As the drillstring is removed from the well, successive sections of the retrieved drillstring are disconnected from the remaining drillstring (and the top-drive assembly) and stored for use when the drillstring is tripped back into the wellbore. Following the removal of each joint (or series of joints) from the drillstring, a new connection must be established between the top-drive and the remaining drillstring. However, breaking and re-making these threaded connections, two for every section of drillstring removed, is very time consuming and may slow down the process of tripping out the drillstring.
Previous attempts have been made at speeding up the process of tripping-out. GB2156402A discloses methods for controlling the rate of withdrawal and the drilling mud pressure to maximize the speed of tripping-out the drillstring. However, the amount of time spent connecting and disconnecting each section of the drillstring to and from the top-drive is not addressed.

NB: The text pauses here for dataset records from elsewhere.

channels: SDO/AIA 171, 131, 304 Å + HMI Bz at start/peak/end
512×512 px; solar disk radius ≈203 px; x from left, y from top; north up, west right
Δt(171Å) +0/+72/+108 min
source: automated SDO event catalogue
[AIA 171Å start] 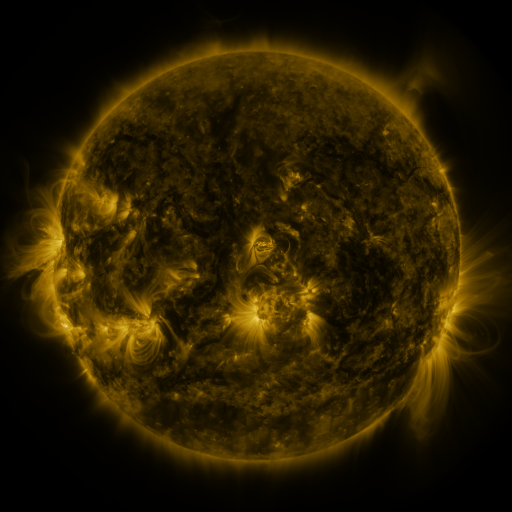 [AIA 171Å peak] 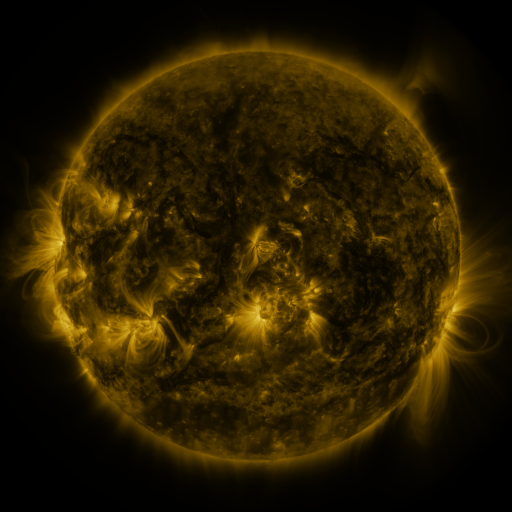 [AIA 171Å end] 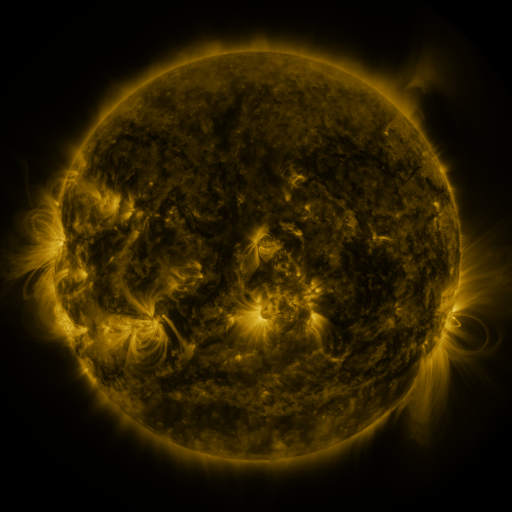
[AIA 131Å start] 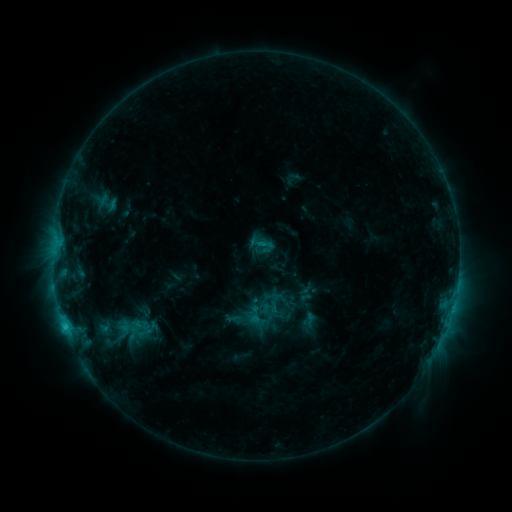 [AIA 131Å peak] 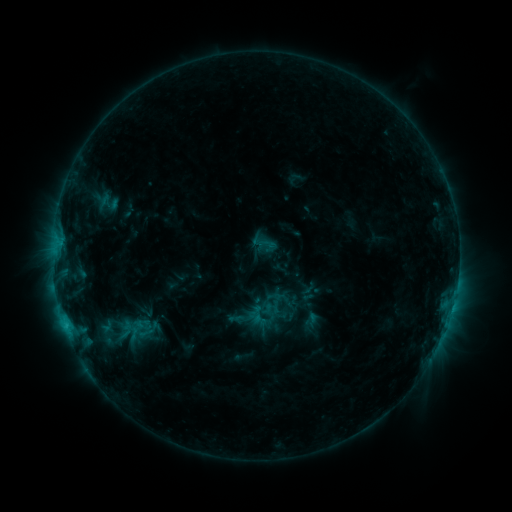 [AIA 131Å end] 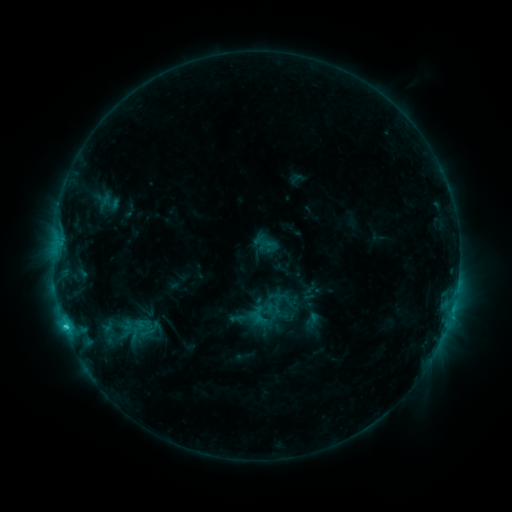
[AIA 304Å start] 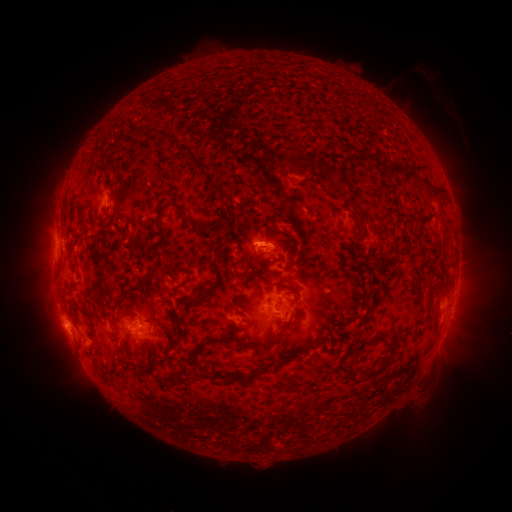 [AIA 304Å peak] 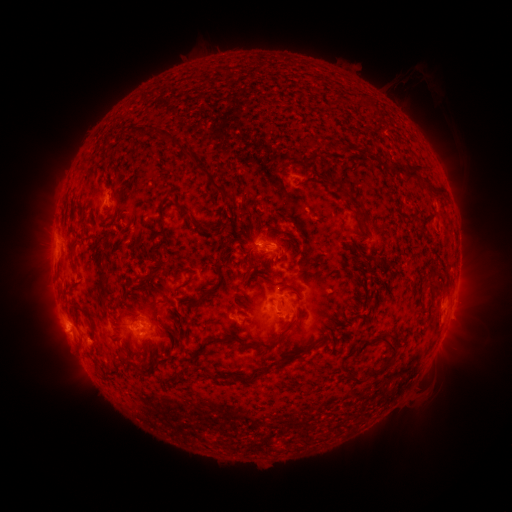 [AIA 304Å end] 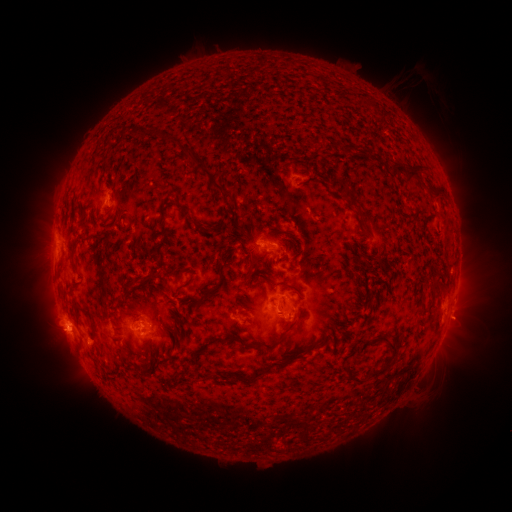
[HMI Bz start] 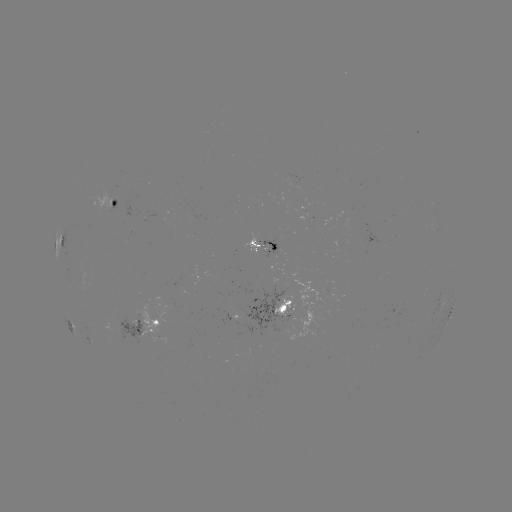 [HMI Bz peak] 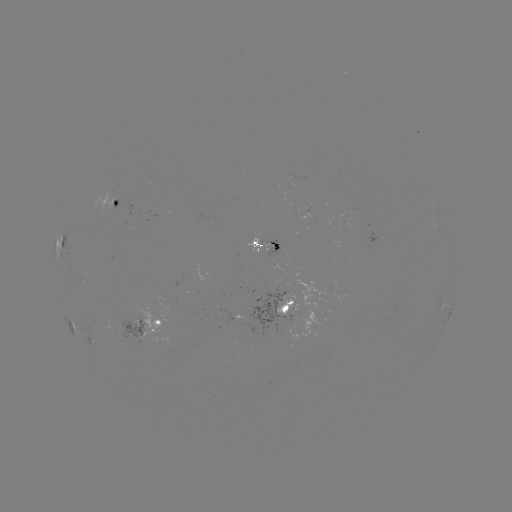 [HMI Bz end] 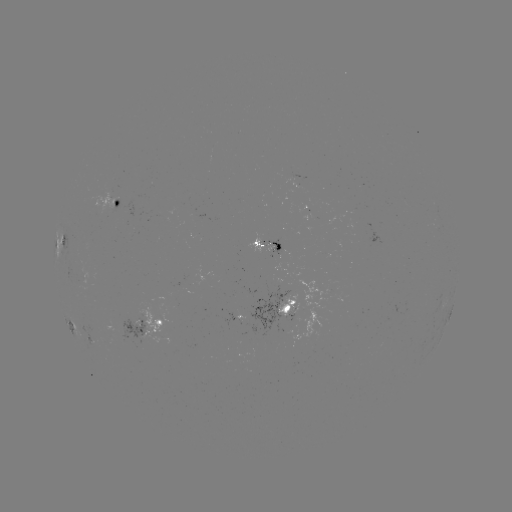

Another mechanism by which the tripping out process may be sped up is to remove several joints at a time (e.g., remove several joints together as a “stand”), as discussed in GB2156402A. By removing several joints at once in a stand (and not breaking connections between the individual joints in each stand), the total number of threaded connections that are required to be broken may be reduced by 50-67%. However, the number of joints in each stand is limited by the height of the derrick and the pipe rack of the drilling rig, and the method using stands still does not address the time spent breaking the threaded connections that must still be broken.
GB2435059A discloses a device which comprises an extending piston-rod with a bung, which may be selectively engaged within the top of the drillstring to provide a fluid tight seal between the drillstring and top-drive. This arrangement obviates the need for threading and unthreading the drillstring to the top-drive. However, a problem with the device disclosed therein is that the extension of the piston-rod is dependent upon the pressure and flow of the drilling mud through the top-drive. Whilst this may be advantageous in certain applications, a greater degree of control over the piston-rod extension independent of the drilling mud pressure is desirable.

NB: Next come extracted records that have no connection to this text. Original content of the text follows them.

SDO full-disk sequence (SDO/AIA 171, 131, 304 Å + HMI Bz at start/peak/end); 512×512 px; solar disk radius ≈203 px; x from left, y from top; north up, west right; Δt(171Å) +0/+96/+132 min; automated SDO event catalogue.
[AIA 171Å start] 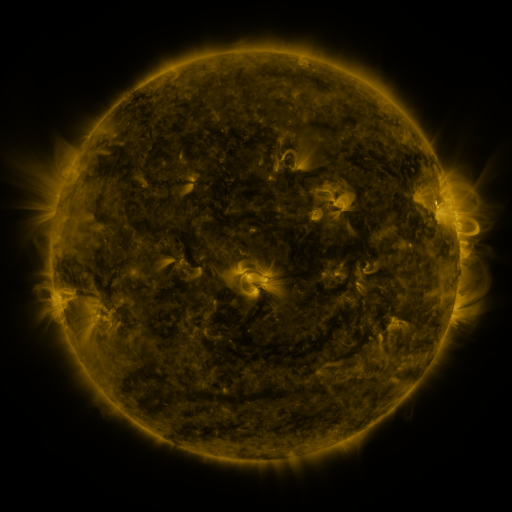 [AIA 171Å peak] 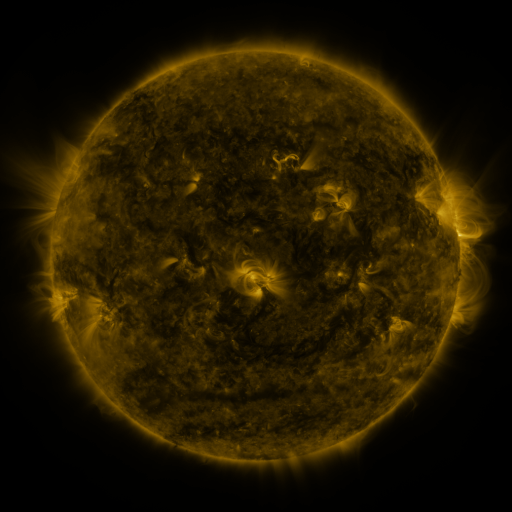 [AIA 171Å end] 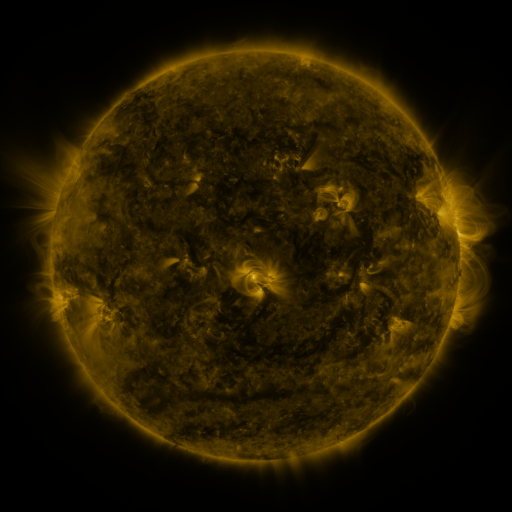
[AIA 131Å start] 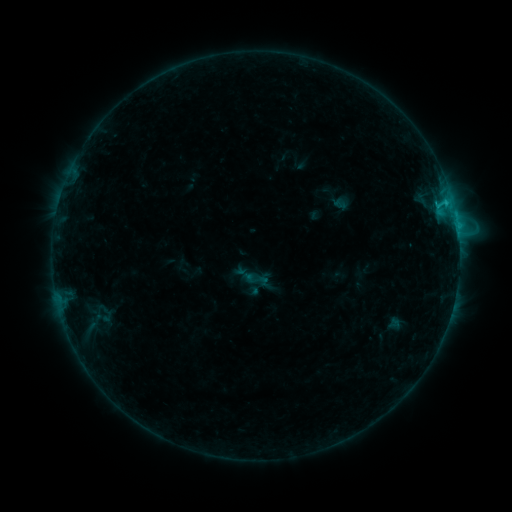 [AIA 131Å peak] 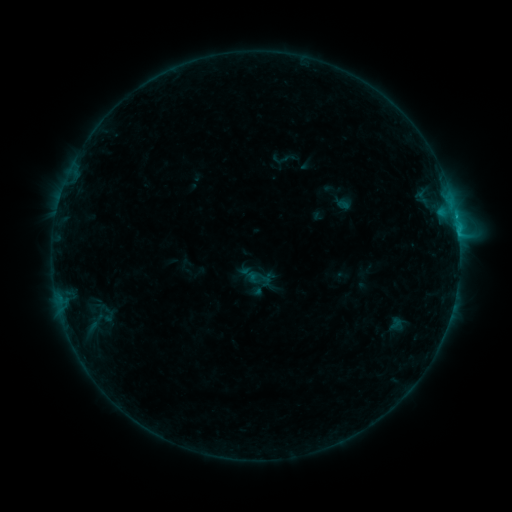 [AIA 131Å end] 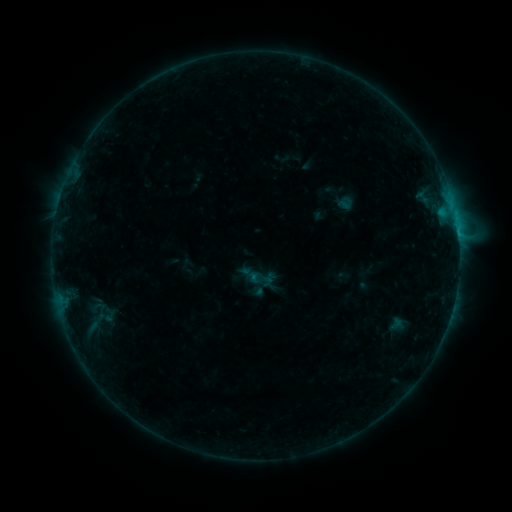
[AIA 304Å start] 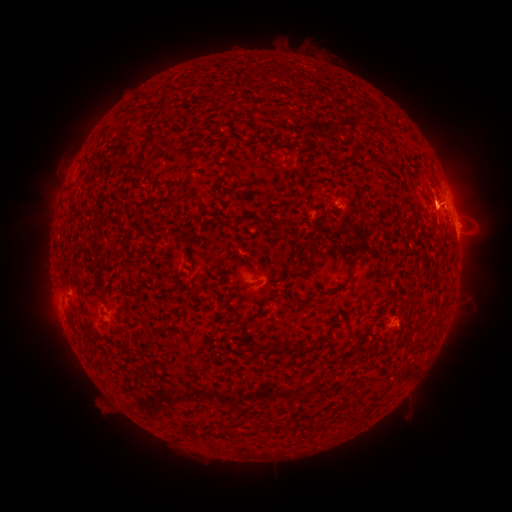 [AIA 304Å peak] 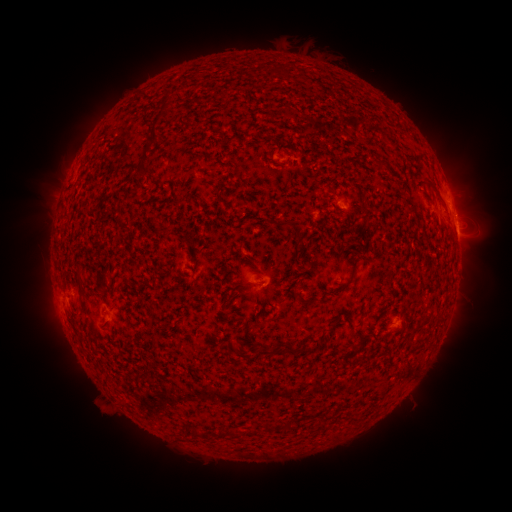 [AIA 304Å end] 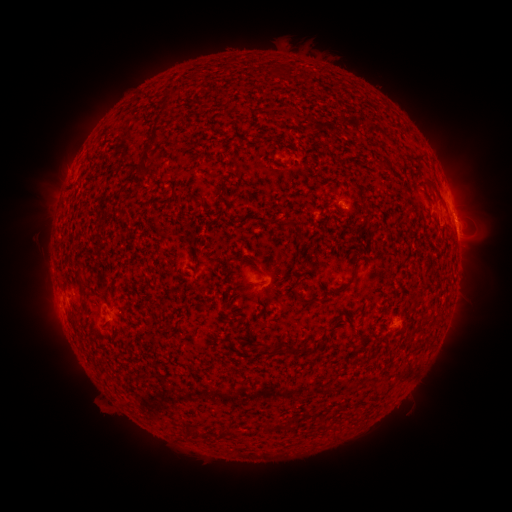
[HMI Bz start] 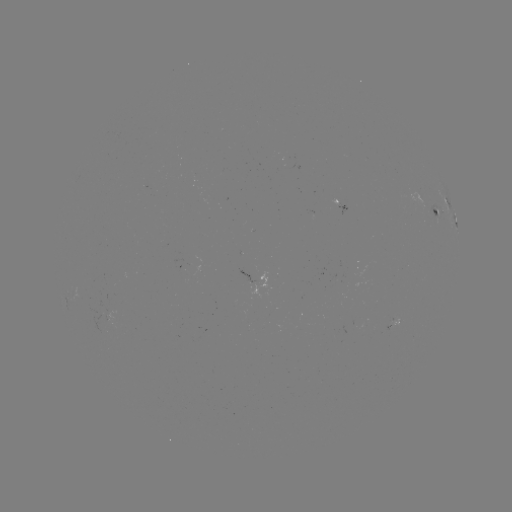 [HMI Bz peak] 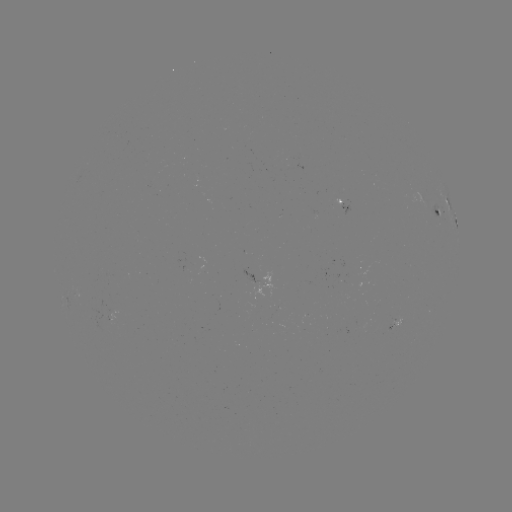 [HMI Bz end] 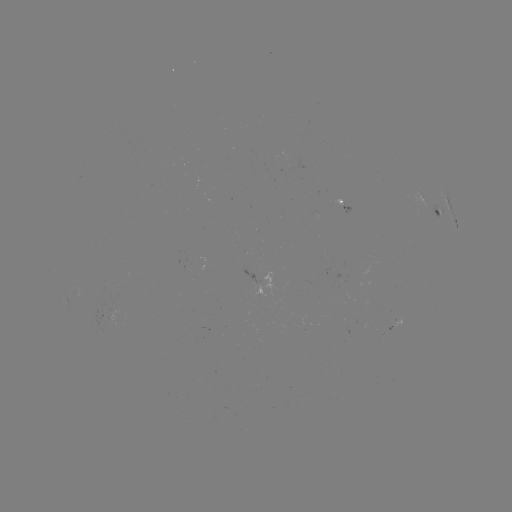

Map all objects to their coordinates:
emerging-flux region: (252, 281)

Similarly, there may be applications where it is desirable to displace fluid from the borehole, particularly, for example, when lowering the drillstring (or a casing-string) in deepwater drilling applications. In such deepwater applications, the seabed accommodates equipment to support the construction of the well and the casing used to line the wellbore may be hung and placed from the seabed. In such a configuration, a drillstring (from the surface vessel) may be used as the mechanism to convey and land the casing string into position. As the drillstring is lowered, successive sections of drillstring would need to be added to lower the drillstring (and attached casing string) further. However, as the bore of the typical drillstring is much smaller than the bore of a typical string of casing, fluid displaced by the casing string will flow up and exit through the smaller-bore drillstring, at increased pressure and flow rates. As such, designs such as those disclosed in GB2435059A would not allow reverse flow of drilling mud (or seawater) as would be required in such a casing installation operation.
Embodiments of the present disclosure seek to address these and other issues of the prior art.